Recently, there have been some studies comparing the hemodynamic effects and recovery courses of sevoflurane and desflurane among morbidly obese patients. De Baerdemaeker et al. [11] studied on 50 morbidly obese patients undergoing laparoscopic gastroplasty to determine the depth of anesthesia, hemodynamic stability, and recovery time under sevoflurane or desflurane administration with inhalation boluses and reported that immediate recovery was significantly faster and overall hemodynamic controllability was better with fewer episodes of hypotension in the desflurane group.
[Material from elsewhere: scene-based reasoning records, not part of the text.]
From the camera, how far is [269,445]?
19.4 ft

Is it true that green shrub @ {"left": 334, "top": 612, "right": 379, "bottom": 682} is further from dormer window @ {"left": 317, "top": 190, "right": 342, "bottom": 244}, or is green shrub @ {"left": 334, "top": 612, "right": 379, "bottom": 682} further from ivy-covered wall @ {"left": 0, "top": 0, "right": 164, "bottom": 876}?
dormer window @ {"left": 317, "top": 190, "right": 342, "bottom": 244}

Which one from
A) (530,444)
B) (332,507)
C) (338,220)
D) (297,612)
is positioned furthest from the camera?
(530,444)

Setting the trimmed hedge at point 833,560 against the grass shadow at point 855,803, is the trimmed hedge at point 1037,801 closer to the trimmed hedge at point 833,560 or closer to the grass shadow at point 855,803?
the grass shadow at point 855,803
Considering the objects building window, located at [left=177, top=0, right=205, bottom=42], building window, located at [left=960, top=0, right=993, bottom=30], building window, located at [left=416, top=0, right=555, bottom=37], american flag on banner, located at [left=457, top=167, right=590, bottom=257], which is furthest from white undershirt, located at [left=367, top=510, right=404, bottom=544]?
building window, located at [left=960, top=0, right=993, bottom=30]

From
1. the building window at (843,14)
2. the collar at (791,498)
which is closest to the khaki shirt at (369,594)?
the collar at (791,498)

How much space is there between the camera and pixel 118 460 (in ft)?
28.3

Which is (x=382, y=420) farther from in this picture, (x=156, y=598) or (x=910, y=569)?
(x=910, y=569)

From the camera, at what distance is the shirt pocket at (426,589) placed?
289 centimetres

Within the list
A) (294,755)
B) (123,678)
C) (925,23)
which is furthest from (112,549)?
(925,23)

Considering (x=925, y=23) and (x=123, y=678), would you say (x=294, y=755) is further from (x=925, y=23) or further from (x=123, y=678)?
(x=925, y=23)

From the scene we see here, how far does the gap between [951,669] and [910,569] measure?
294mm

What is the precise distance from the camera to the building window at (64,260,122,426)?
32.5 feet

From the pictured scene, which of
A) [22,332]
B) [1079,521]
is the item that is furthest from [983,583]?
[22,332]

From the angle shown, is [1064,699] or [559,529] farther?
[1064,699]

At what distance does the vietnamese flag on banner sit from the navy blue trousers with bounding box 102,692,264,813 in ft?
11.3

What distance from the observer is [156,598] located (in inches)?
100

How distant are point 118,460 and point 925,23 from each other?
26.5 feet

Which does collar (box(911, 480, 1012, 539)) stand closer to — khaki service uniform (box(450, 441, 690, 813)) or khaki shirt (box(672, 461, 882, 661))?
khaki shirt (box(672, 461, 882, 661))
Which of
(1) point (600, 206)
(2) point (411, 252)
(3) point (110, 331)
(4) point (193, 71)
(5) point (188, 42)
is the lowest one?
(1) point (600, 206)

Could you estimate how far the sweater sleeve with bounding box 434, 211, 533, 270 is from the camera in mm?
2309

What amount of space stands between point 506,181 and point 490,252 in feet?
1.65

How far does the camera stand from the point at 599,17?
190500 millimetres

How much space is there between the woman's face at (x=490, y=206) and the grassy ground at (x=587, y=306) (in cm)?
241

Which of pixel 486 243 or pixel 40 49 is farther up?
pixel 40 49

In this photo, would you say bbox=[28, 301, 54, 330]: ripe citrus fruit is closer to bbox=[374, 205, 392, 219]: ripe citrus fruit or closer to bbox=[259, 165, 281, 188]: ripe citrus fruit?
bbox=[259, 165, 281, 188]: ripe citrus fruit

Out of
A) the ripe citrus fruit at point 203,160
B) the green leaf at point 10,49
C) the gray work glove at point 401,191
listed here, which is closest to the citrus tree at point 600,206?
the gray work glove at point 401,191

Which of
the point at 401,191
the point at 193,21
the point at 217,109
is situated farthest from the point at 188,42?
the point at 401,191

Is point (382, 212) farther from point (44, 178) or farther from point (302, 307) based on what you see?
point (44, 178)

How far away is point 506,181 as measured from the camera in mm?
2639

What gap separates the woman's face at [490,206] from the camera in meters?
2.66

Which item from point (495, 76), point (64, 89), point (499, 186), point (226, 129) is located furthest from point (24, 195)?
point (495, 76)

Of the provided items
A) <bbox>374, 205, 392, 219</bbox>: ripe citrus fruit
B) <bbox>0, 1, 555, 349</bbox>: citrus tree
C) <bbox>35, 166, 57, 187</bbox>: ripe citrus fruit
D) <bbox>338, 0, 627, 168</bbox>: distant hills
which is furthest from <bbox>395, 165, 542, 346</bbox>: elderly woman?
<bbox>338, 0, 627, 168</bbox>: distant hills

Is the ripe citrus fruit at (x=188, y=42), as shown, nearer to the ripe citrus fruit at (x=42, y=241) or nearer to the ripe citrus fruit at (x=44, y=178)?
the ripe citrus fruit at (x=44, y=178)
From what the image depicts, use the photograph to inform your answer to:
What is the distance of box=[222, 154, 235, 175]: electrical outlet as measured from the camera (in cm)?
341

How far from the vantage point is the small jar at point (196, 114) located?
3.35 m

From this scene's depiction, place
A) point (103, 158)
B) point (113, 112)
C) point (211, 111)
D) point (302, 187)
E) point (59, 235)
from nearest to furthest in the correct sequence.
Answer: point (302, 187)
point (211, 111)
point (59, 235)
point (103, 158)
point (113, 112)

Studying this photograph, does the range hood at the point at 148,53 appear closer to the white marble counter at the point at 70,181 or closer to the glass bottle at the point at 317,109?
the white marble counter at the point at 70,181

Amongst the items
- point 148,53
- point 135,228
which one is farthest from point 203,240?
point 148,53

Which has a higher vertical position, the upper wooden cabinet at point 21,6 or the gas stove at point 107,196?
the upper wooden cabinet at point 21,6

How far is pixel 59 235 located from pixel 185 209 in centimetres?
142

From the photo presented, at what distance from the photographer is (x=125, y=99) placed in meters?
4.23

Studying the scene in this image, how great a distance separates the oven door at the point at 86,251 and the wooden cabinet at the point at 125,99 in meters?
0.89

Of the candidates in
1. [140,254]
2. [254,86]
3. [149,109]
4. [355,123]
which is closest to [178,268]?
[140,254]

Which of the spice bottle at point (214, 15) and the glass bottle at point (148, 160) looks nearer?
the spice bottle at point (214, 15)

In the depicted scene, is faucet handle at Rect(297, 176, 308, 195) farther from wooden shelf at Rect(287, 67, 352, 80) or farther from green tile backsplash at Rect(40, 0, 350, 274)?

In another study, the recovery profiles in morbidly obese patients who received sevoflurane or desflurane for maintenance of anesthesia in combination with a remifentanil in laparoscopic gastric banding were compared, and the authors reported that there was not any clinically relevant difference in recovery in the postanesthesia care unit between morbidly obese patients anesthetized with desflurane or sevoflurane and that both agents resulted in satisfactory recovery [12]. In a prospective, randomized study on morbidly obese patients undergoing laparoscopic gastroplasty, it was reported that there was not any statistically significant difference between sevoflurane and desflurane groups regarding total surgical operative time, times from turning inhalation agent off to eye opening and extubation, or average length of stay in postanesthesia care unit with similar recovery characteristics [13]. Similarly, it was reported in another study that there were no differences in emergence and recovery profiles in morbidly obese patients receiving desflurane or sevoflurane, when anesthetic concentration was carefully titrated [14]. La Colla et al. [15] compared desflurane vs sevoflurane kinetics and dynamics in morbidly obese patients and their recovery profile on 28 unpremedicated patients and reported that desflurane provides
Sleeve gastrectomy anesthesia faster wash-in and wash-out than sevoflurane in morbidly obese patients, with a faster recovery. Similarly, a faster kinetic profile of desflurane and its faster wash-out from the body were found, even though midazolam was administered as premedication [16]. Although we did not compare the recovery periods, there were not any alterations between desflurane and sevoflurane regarding anesthesia time, hospital stay, and hemodynamic alterations during operation in our study. Obesity was defined as an independent risk factor for postoperative pulmonary complications [5]. On the other hand, volatile anesthetics are known to be potent bronchodilators. By both inhibition of reflex neural pathways and direct effects on airway smooth muscle cells, volatile anesthetics induce bronchodilatation [17,18]. In an animal study, it was reported that desflurane, but not sevoflurane, increased total lung resistance concomitant with a decrease in dynamic lung compliance in guinea pigs, which may be associated with antidromic tachykinin release [19]. However, in this study, we did not determine any difference in postoperative respiratory function tests between sevoflurane and desflurane groups. Because there were not any alterations compared with preoperative values, both agents were found to be reliable regarding respiratory complications. There are some limitations of this study that should be mentioned. We have evaluated the respiratory and hemodynamic effects of desflurane and sevoflurane on morbidly obese patients, but we did not compare their kinetics or level of hypnosis during operation. In addition, lack of recovery evaluation is another limitation because all these parameters might enrich the study. Absence of randomization is an additional drawback. In conclusion, we determined that both desflurane and sevoflurane provide similar intraoperative hemodynamic and early postoperative respiratory functions in morbidly obese patients in laparoscopic sleeve gastrectomy. Both agents can be regarded as alternatives for inhalation anesthetics in maintenance of anesthesia.